==== GIVEN RECORDS

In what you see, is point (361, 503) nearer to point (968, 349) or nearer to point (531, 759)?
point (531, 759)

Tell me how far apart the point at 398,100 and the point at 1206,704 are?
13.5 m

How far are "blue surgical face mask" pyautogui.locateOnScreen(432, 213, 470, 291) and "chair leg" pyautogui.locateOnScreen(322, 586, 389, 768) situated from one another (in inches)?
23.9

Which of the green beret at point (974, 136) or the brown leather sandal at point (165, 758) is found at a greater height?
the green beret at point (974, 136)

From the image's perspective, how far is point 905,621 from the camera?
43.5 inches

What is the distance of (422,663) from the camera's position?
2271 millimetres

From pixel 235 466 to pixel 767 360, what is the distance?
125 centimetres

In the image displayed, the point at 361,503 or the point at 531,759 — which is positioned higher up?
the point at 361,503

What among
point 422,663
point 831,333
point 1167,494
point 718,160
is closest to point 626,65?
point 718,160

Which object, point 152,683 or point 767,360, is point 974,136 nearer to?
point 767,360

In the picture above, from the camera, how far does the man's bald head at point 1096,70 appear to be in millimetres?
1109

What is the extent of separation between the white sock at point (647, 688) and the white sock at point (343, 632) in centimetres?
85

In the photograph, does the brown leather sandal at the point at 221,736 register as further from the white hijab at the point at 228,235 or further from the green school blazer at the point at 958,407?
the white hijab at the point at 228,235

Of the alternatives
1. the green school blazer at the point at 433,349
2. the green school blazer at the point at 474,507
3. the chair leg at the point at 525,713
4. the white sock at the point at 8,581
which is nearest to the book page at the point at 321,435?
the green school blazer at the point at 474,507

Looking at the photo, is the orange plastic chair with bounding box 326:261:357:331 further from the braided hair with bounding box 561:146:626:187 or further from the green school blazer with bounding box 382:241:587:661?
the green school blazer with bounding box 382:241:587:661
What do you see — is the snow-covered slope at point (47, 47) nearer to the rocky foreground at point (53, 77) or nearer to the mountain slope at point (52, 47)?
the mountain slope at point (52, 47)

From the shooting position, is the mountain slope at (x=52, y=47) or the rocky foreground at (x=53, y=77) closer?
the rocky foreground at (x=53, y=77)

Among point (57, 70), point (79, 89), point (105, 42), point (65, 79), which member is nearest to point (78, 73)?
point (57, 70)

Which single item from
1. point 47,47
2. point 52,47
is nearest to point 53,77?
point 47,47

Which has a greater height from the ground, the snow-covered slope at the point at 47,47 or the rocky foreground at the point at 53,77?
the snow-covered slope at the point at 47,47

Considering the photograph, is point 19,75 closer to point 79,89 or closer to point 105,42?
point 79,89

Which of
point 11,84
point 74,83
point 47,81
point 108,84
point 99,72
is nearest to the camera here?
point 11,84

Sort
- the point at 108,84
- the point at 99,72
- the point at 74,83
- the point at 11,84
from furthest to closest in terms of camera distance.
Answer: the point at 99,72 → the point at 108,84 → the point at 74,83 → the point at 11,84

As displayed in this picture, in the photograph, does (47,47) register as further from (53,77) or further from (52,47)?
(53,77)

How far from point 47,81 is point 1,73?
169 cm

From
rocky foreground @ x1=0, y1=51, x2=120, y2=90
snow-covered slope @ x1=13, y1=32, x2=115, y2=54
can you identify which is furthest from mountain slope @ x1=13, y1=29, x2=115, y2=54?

========

### SHORT EXERCISE
Return all of the entries above unchanged, line for line.

### FULL RESPONSE
In what you see, is point (361, 503) nearer to point (968, 349) or nearer to point (531, 759)?
point (531, 759)

Tell me how far apart the point at 398,100 and the point at 1206,704 are?
13.5 m

How far are "blue surgical face mask" pyautogui.locateOnScreen(432, 213, 470, 291) and "chair leg" pyautogui.locateOnScreen(322, 586, 389, 768) situated from one another (in inches)?
23.9

Which of the green beret at point (974, 136) or the brown leather sandal at point (165, 758) is found at a greater height?
the green beret at point (974, 136)

From the image's perspective, how far is point 905,621 from the camera?
43.5 inches

What is the distance of (422,663) from the camera's position?
2271 millimetres

From pixel 235 466 to pixel 767 360, what is the distance?
125 centimetres

In the image displayed, the point at 361,503 or the point at 531,759 — which is positioned higher up?
the point at 361,503

What among
point 422,663
point 831,333
point 1167,494
point 718,160
is closest to point 626,65?
point 718,160

Which object, point 152,683 or point 767,360, is point 974,136 nearer to?
point 767,360

In the picture above, from the camera, how far does the man's bald head at point 1096,70 appear to be in millimetres?
1109

What is the extent of separation between the white sock at point (647, 688) and the white sock at point (343, 632) in centimetres?
85

In the photograph, does the brown leather sandal at the point at 221,736 register as further from the white hijab at the point at 228,235 or further from the green school blazer at the point at 958,407?
the white hijab at the point at 228,235

Of the alternatives
1. the green school blazer at the point at 433,349
2. the green school blazer at the point at 474,507
3. the chair leg at the point at 525,713
4. the white sock at the point at 8,581
which is nearest to the book page at the point at 321,435?
the green school blazer at the point at 474,507

Looking at the photo, is the orange plastic chair with bounding box 326:261:357:331 further from the braided hair with bounding box 561:146:626:187 or further from the green school blazer with bounding box 382:241:587:661?
the green school blazer with bounding box 382:241:587:661
What do you see — is the snow-covered slope at point (47, 47) nearer to the rocky foreground at point (53, 77) or nearer to the mountain slope at point (52, 47)?
the mountain slope at point (52, 47)

From the shooting position, is the mountain slope at (x=52, y=47) or the rocky foreground at (x=53, y=77) closer?
the rocky foreground at (x=53, y=77)

Among point (57, 70), point (79, 89), point (105, 42), point (65, 79), which member is nearest to point (78, 73)?
point (57, 70)

Which single item from
1. point 47,47
2. point 52,47
is nearest to point 53,77?
point 47,47

Which has a greater height from the ground, the snow-covered slope at the point at 47,47 or the rocky foreground at the point at 53,77?
the snow-covered slope at the point at 47,47

Considering the photograph, is point 19,75 closer to point 79,89 or closer to point 105,42?
point 79,89

Which of
point 11,84
point 74,83
point 47,81
point 108,84
point 99,72
is nearest to the camera here?
point 11,84

Sort
- the point at 108,84
- the point at 99,72
- the point at 74,83
- the point at 11,84
from furthest to closest in terms of camera distance.
Answer: the point at 99,72 → the point at 108,84 → the point at 74,83 → the point at 11,84

As displayed in this picture, in the photograph, does (47,47) register as further from (53,77) or further from (52,47)?
(53,77)

How far from point 47,81 is point 1,73?
169 cm

From
rocky foreground @ x1=0, y1=51, x2=120, y2=90
snow-covered slope @ x1=13, y1=32, x2=115, y2=54
can you identify which is furthest from mountain slope @ x1=13, y1=29, x2=115, y2=54?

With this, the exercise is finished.